#### [Required work]
Only some lines are wanted. Transcribe, exactly, the lines below from the line with "The researchers measured" up to and including the line with "Given this setup, evaluate".

#### [Records for the exercise]

····················

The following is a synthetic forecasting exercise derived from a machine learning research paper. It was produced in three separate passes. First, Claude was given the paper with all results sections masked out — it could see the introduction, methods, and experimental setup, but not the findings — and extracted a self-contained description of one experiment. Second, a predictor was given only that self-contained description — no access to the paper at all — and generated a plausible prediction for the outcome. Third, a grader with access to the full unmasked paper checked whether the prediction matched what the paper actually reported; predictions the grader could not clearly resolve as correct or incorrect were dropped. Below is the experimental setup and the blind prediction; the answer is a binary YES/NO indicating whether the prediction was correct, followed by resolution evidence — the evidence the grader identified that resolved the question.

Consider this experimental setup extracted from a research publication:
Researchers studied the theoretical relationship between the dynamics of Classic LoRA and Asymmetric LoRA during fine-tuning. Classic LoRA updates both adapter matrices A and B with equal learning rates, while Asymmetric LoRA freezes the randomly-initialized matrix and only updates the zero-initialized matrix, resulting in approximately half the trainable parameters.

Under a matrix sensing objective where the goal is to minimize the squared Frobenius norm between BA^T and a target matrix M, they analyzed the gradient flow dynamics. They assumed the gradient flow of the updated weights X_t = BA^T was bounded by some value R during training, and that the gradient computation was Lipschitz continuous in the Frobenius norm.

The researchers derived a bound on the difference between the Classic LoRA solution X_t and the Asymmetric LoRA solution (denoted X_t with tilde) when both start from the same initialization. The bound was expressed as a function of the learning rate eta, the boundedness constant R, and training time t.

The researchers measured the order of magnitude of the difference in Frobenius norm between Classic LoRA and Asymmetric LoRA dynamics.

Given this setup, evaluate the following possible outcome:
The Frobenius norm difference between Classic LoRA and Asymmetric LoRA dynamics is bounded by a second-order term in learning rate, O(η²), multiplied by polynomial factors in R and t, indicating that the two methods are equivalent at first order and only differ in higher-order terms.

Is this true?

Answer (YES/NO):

····················

#### [Exercise output]
The researchers measured the order of magnitude of the difference in Frobenius norm between Classic LoRA and Asymmetric LoRA dynamics.

Given this setup, evaluate the following possible outcome:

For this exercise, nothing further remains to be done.